Additionally, ATP‐dependent chromatin‐remodeling factors were found significantly altered in cancer. These enzymes are represented by several subunits, encoded by 30 genes in mammals, and divided in four main families on the basis of the sequence and the structure of the ATPase subunit: SWI/SNF (switch/sucrose nonfermentable), ISWI (imitation switch), CDH (chromodomain helicase DNA‐binding) and INO80 (inositol‐requiring 80). All those subunits interact with each other in numerous combinations, creating assemblies such as BAF (SWI/SNF), NuRD, ISWI, CDH1 and Tip60‐p400 complexes (reviewed in Ho and Crabtree, 2010). In mammals, Brm (Brahma) and Brg1 ATPases together with other 12 subunits compose the major histone remodeling complex, BAF (homologous to the SWI/SNF yeast complex). The selective disruption of chromatin remodelers interferes with ESCs proliferation and differentiation and alterations in the function of this family of chromatin‐modifying complexes were associated with cancer development (Roberts and Orkin, 2004; Reisman et al., 2009). Thus, the BAF47 and BAF250A subunits are inactivated in different types of tumors (Biegel et al., 2000; Grand et al., 1999; Jones et al., 2010) and loss of heterozygosity of Brm and Brg1, is found in primary lung cancers (Reisman et al., 2003). At the present the epigenetic changes caused by these mutations have yet to be defined.
miRNAs are small non‐coding RNAs (19–25 nucleotides long) that regulate mRNAs at post‐transcriptional level. These non‐coding RNAs are involved in the control of ESCs pluripotency (Gangaraju and Lin, 2009) and aberrant expression of some of them is related to tumor growth and metastasis. Recently, it was found that the expression of miRNAs may also be regulated by promoter DNA methylation, adding a new level of complexity to the epigenetic regulation of tumorigenesis (Lujambio et al., 2007; Bandres et al., 2009).

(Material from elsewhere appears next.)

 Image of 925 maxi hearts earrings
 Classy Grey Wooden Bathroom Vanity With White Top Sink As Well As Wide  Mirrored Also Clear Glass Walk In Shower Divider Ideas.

However, most of the extensive characterization of epigenetic alterations related above and associated to malignant transformation and cancer has been obtained from whole cells populations forming the tumor or cancer cell lines. Considering that tumors present cell heterogeneity, the identification of specific epigenetic mutations and the characterization of their effects in the subset of cancer cells responsible to maintain the tumor growth, the cancer stem cells (CSCs, see below), become a key issue. In this review we will focus on the recent data regarding epigenetic modifications in CSCs and in the bulk of tumor cells (non stem cancer cells‐NSCCs) with a less self‐renewal potential, and their impact on tumor initiation, progression and chemotherapy response.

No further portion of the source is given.